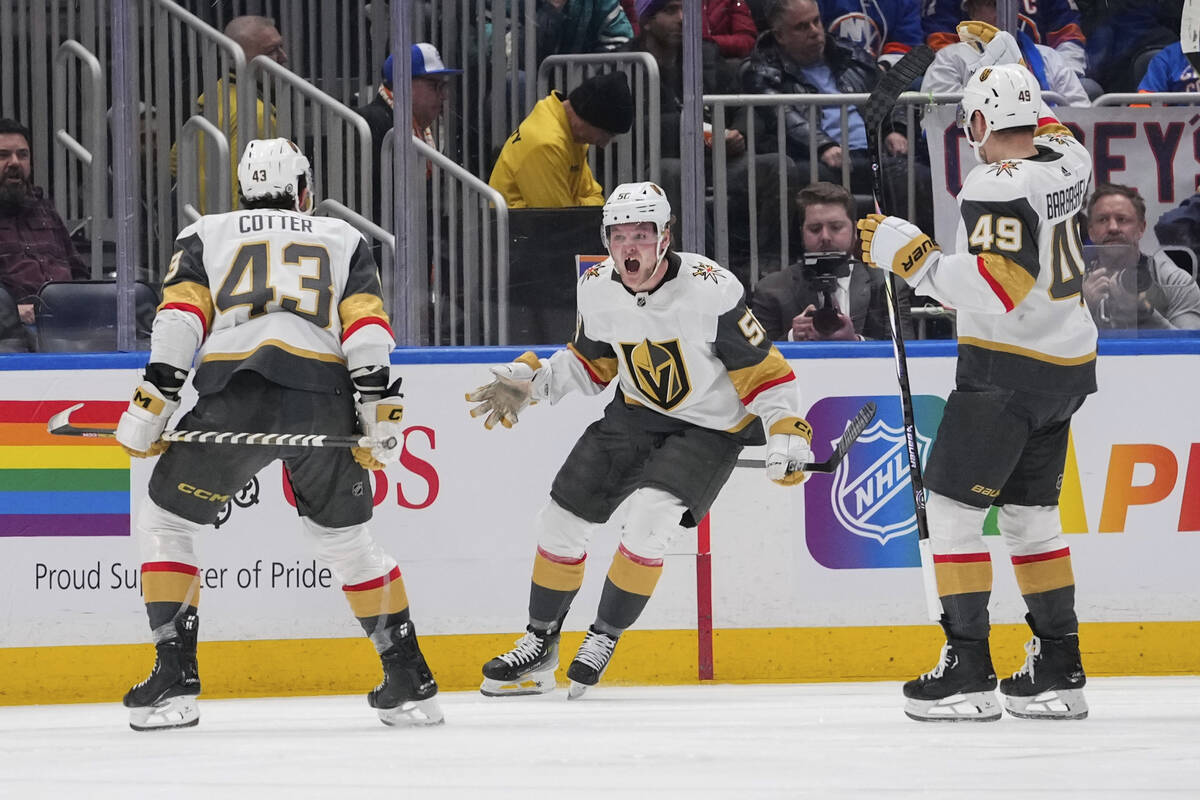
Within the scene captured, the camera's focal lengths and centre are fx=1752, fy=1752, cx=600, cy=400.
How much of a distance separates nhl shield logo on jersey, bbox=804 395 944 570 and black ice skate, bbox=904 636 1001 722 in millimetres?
983

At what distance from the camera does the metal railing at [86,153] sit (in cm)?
489

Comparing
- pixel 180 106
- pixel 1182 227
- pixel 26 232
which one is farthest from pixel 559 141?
pixel 1182 227

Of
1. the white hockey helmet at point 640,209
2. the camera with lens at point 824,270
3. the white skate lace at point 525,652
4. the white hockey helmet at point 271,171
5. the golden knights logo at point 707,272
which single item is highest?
the white hockey helmet at point 271,171

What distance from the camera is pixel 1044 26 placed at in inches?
211

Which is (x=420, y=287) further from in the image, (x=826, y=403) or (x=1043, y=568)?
(x=1043, y=568)

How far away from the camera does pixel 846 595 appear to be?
15.7 ft

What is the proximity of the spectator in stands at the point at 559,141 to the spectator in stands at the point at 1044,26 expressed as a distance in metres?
1.16

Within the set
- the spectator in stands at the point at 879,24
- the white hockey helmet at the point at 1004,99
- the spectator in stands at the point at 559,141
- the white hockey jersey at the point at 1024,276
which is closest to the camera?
the white hockey jersey at the point at 1024,276

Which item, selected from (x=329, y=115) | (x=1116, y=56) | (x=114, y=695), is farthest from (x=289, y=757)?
(x=1116, y=56)

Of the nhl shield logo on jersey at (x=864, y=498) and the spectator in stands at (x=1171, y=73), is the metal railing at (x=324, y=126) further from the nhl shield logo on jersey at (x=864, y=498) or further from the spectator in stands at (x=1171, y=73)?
the spectator in stands at (x=1171, y=73)

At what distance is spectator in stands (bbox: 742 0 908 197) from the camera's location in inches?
200

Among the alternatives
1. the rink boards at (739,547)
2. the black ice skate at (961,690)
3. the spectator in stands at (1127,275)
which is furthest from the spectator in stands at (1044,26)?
the black ice skate at (961,690)

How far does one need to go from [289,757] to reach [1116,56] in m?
3.37

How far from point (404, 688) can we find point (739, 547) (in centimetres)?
124
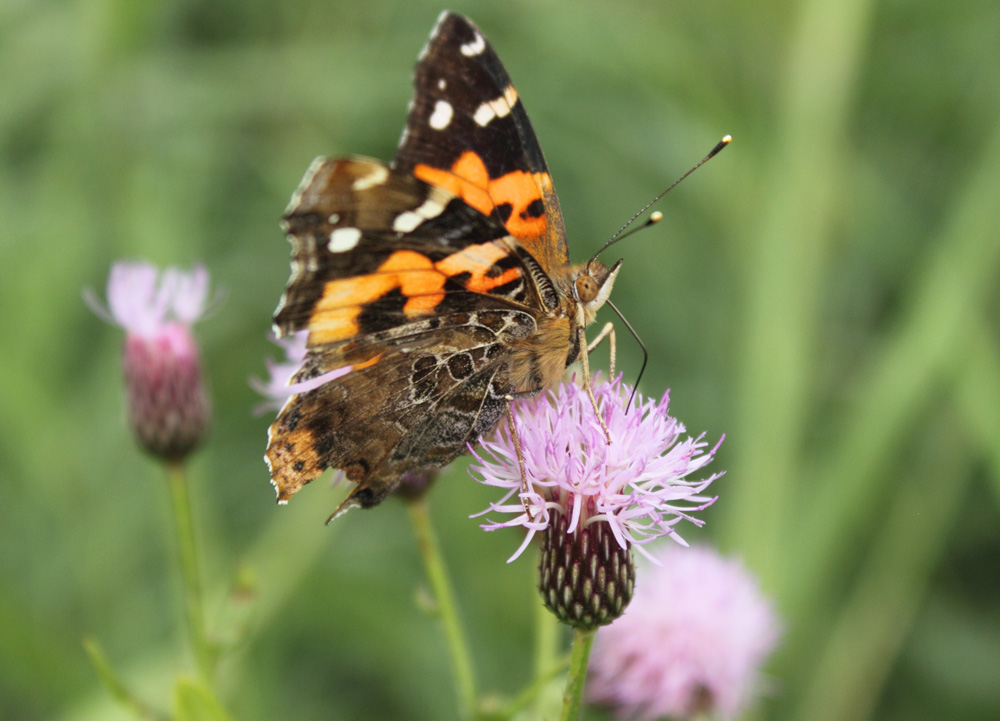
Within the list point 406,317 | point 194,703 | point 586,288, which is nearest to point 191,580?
point 194,703

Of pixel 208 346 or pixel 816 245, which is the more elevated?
pixel 816 245

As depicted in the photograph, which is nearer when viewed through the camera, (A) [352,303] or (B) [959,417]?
(A) [352,303]

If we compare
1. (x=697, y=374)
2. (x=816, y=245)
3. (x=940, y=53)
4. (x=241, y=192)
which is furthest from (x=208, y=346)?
(x=940, y=53)

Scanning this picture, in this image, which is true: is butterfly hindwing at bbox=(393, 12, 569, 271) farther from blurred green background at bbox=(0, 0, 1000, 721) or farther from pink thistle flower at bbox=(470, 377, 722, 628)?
blurred green background at bbox=(0, 0, 1000, 721)

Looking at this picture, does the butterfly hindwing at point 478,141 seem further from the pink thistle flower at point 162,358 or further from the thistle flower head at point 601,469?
the pink thistle flower at point 162,358

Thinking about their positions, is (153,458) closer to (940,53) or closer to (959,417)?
(959,417)

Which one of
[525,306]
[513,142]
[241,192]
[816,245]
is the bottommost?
[241,192]

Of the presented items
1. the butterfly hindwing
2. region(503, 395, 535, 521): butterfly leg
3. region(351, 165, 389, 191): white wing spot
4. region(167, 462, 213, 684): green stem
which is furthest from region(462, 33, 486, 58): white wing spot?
region(167, 462, 213, 684): green stem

## Challenge
Reproduce all of the material above with each "metal railing" swapped for "steel railing" and everything else left unchanged. Leave the pictures out.

## Completed task
Within the scene captured, the camera's focal lengths and centre are fx=1752, fy=1752, cx=600, cy=400.
How much of a distance separates nhl shield logo on jersey, bbox=804 395 944 570 and black ice skate, bbox=904 636 1001 722 in millimetres?
983

At what distance from the camera does the steel railing at [86,153] sit (in cm)?
489

Comparing
- pixel 180 106
- pixel 1182 227
- pixel 26 232
which one is farthest from pixel 559 141?
pixel 1182 227

Of
1. the white hockey helmet at point 640,209
2. the camera with lens at point 824,270
3. the white skate lace at point 525,652
4. the white hockey helmet at point 271,171
5. the golden knights logo at point 707,272
which single item is highest?
the white hockey helmet at point 271,171

What distance from the camera is pixel 1044 26 placed at in inches?
211

Which is (x=420, y=287) further from in the image, (x=826, y=403) or (x=1043, y=568)?
(x=1043, y=568)

How far away from the camera does pixel 846 595 appear to be?
15.7 ft

What is the proximity of the spectator in stands at the point at 559,141 to the spectator in stands at the point at 1044,26 expressed as a distance in metres?
1.16

Within the set
- the spectator in stands at the point at 879,24
- the white hockey helmet at the point at 1004,99
- the spectator in stands at the point at 559,141
- the white hockey jersey at the point at 1024,276
which is closest to the camera?
the white hockey jersey at the point at 1024,276

Which item, selected from (x=329, y=115) | (x=1116, y=56) | (x=114, y=695), is farthest from (x=289, y=757)?
(x=1116, y=56)

Of the nhl shield logo on jersey at (x=864, y=498) and the spectator in stands at (x=1171, y=73), is the steel railing at (x=324, y=126) further from the nhl shield logo on jersey at (x=864, y=498) or further from the spectator in stands at (x=1171, y=73)?
the spectator in stands at (x=1171, y=73)

At what distance is spectator in stands (bbox: 742 0 908 197) from the camera's location in inches?
200

Among the alternatives
1. the rink boards at (739,547)
2. the black ice skate at (961,690)
3. the spectator in stands at (1127,275)
which is furthest from the spectator in stands at (1044,26)?
the black ice skate at (961,690)

How far does one need to go from [289,757] to reach [1116,56] in m?
3.37

How far from point (404, 688) can we find point (739, 547) (in centimetres)?
124
Within the list point 406,317 | point 194,703 | point 586,288, which is nearest to point 191,580?
point 194,703

Of pixel 208 346 or pixel 816 245, which is the more elevated?
pixel 816 245

As depicted in the photograph, which is nearer when viewed through the camera, (A) [352,303] or (B) [959,417]?
(A) [352,303]

If we compare
1. (x=697, y=374)
2. (x=816, y=245)
3. (x=940, y=53)
4. (x=241, y=192)
which is furthest from (x=208, y=346)?
(x=940, y=53)

Scanning this picture, in this image, which is true: is butterfly hindwing at bbox=(393, 12, 569, 271) farther from blurred green background at bbox=(0, 0, 1000, 721) or farther from pink thistle flower at bbox=(470, 377, 722, 628)?
blurred green background at bbox=(0, 0, 1000, 721)

Looking at this picture, does the butterfly hindwing at point 478,141 seem further from the pink thistle flower at point 162,358 or further from the thistle flower head at point 601,469?
the pink thistle flower at point 162,358

Thinking about their positions, is (153,458) closer to (940,53) or closer to (959,417)?
(959,417)

Which one of
[525,306]
[513,142]
[241,192]
[816,245]
is the bottommost?
[241,192]

Of the presented items
1. the butterfly hindwing
2. region(503, 395, 535, 521): butterfly leg
3. region(351, 165, 389, 191): white wing spot
4. region(167, 462, 213, 684): green stem
which is furthest from region(462, 33, 486, 58): white wing spot?
region(167, 462, 213, 684): green stem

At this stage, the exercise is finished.